● UIT TE VOEREN OPDRACHTEN
A) Neem uit de tekst over genade letterlijk het gedeelte over dat begint bij de woorden "Genade is niet" en eindigt met "in allen wordt.".
B) Waardoor komt volgens de tekst over genade de enige redding uit de oude mensheid?
C) Schrijf de tekst over genade verder, te beginnen na de laatste zin.

Genade stijgt boven alles uit. Eenheid van rechtvaardiging en verzoenende genade wordt aangegeven met charisma en in de enkelvoudsvorm van het werkwoord is het overvloedig. We zouden daarom niet twee tegen één moeten zetten: God en Christus tegen Adam. De "veel meer's" richten de aandacht op de hoge mate waarin redding de zonde overstijgt. Het is veel meer dan herwinning vanuit zonde en dood, en veel meer dan herstelling van een eerdere onschuld en gunst. Niet alleen wordt de kracht van de overtreding geëvenaard door de kracht van de genade, maar de sterkste superlatieven uit de Griekse taal worden gebruikt, sommige waarvan Paulus het nodig vond ze te bedenken, om de onmetelijke overdaad van genade uit te kunnen drukken. Genade is zekerder en vloeit vrijelijker en overvloediger dan Gods zo vreselijk bewezen verontwaardiging. Er is meer in Gods hart dan heilige verontwaardiging tegen zonde. Bij het opleggen van de straf, kan er geen onrechtvaardige overmaat zijn. Maar als Hij de rijkdom van Zijn genade zou willen tonen door het toewijzen van milddadigheid, waar is dan de grens? Als Hij in genade kwistig omgaat met Zijn gunsten, wie zal er dan nee tegen Hem zeggen?
Genade is niet het tegengewicht van de dood. Het trekt de doodstraf niet in, noch draait het de gevolgen van de overtreding terug. Het stelt de gelovige in staat inwonende zonde tegen te werken, maar het redt het vlees niet van kruisiging. De enige redding uit de oude mensheid komt door kruisiging en opstanding. Er wordt niet gedacht aan het herstellen van wat door Adam verloren ging. Het is de bedoeling dat we onder een nieuw hoofdschap worden gebracht, in een nieuwe mensheid, en in een nieuwe schepping, waar God kan wonen met een verzoende mensheid totdat deze wederzijds is verzoend en Hij Alles in allen wordt.
Waarom al die overvloed en overstijging? Vraag de Vader waarom Hij de teruggekeerde verloren zoon meer geeft dan hij nodig heeft. Het nodig hebben van zulk een mateloze wanverhouding van genade toont aan dat de liefde en genade van God in staat is grotere spanning te verdragen dan alle overtredingen en zonden van al Zijn schepselen er op kunnen uitoefenen. Sommigen, die vreugdevol kunnen zingen "Genade is genoeg voor mij" hebben nog niet de grotere vreugde van het verklaren dat genade nu overvloeit op de velen. De charisma is een schenking die afdoende is om niet alleen aan de noden van de velen van het huidige tijdperk tegemoet te komen, maar aan die van alle mensen, verleden, heden en toekomst. Zo'n overvloed onthult de waarheid dat waar God onmeetbaar groter is dan Zijn schepselen, ook Zijn genade uitstijgt boven al hun overtredingen.

● VERSTREKTE GEGEVENS
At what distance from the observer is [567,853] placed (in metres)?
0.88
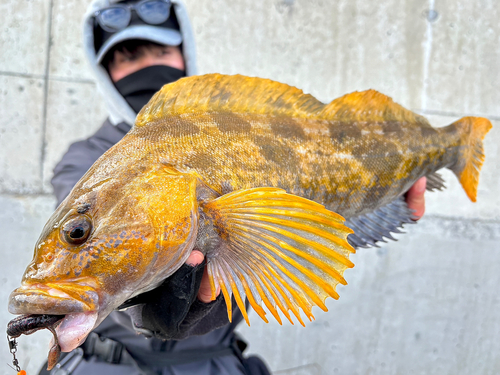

● ANTWOORDEN
A)
Genade is niet het tegengewicht van de dood. Het trekt de doodstraf niet in, noch draait het de gevolgen van de overtreding terug. Het stelt de gelovige in staat inwonende zonde tegen te werken, maar het redt het vlees niet van kruisiging. De enige redding uit de oude mensheid komt door kruisiging en opstanding. Er wordt niet gedacht aan het herstellen van wat door Adam verloren ging. Het is de bedoeling dat we onder een nieuw hoofdschap worden gebracht, in een nieuwe mensheid, en in een nieuwe schepping, waar God kan wonen met een verzoende mensheid totdat deze wederzijds is verzoend en Hij Alles in allen wordt.

B) Door kruisiging en opstanding.

C)
En het is met het geschenk niet zo als door het zondigen van een; want het oordeel leidde van een overtreding tot veroordeling, maar de genadegave van vele overtredingen tot rechtvaardiging.
En het is met het geschenk niet zo als door het zondigen van een. Dit tweede contrast laat een andere kant zien waarin het type tekort schiet ten opzichte van de antitypische genade. Het markeert ook een vooruitgang van genade die overvloeit naar dezelfde genade die feitelijk rechtvaardigt. Wat tot de mensen kwam door het zondigen van één wordt gecontrasteerd met de gevolgen van genade, of het geschenk. Om dit woord, geschenk, te begrijpen, moeten we ons herinneren wat van de zelfstandige naamwoorden werd gezegd die worden samengesteld met -ma. Alle zes zelfstandige naamwoorden in dit vers moeten bekeken worden. Dooreema, gave; krima, oordeel; katakrima, veroordeling; charisma, genade; paraptooma, overtreding; en dikaaiooma, juiste beloning, worden samengesteld met -ma, wat het effect aangeeft van een daad. Waarom koos Paulus woorden met een verschillende samenstelling, zoals doorea en doorema; dikaiooma, dikaioosis en dikaiosunee, als hij daar niet andere ideeën mee wilde overbrengen? Zijn gebruik van verschillende termen is niet toevallig, maar doelgericht en opzettelijk, en het slaagt er in de waarheid accuraat voor te stellen. "De gave, doorea,... van de ene mens(15) en "de gave, doorea, van gerechtigheid"(17) zijn niet precies hetzelfde als de gave, dooreema, die we nu bekijken. Dit woord komt nog slechts één maal voor, waar "Iedere gave",dosis, wordt gevolgd door "elk geschenk, dat volmaakt is" dooreema, dwz. iedere gegeven weldaad of geschenk(Jac. 1.17). De doorea vloeit over op de velen; de dooreema is het gevolg van de eigenlijke toewijzing. Het -ma geeft aan dat genade effectief is geworden. Het huidige contrast is er een van positieve gevolgen op mensen.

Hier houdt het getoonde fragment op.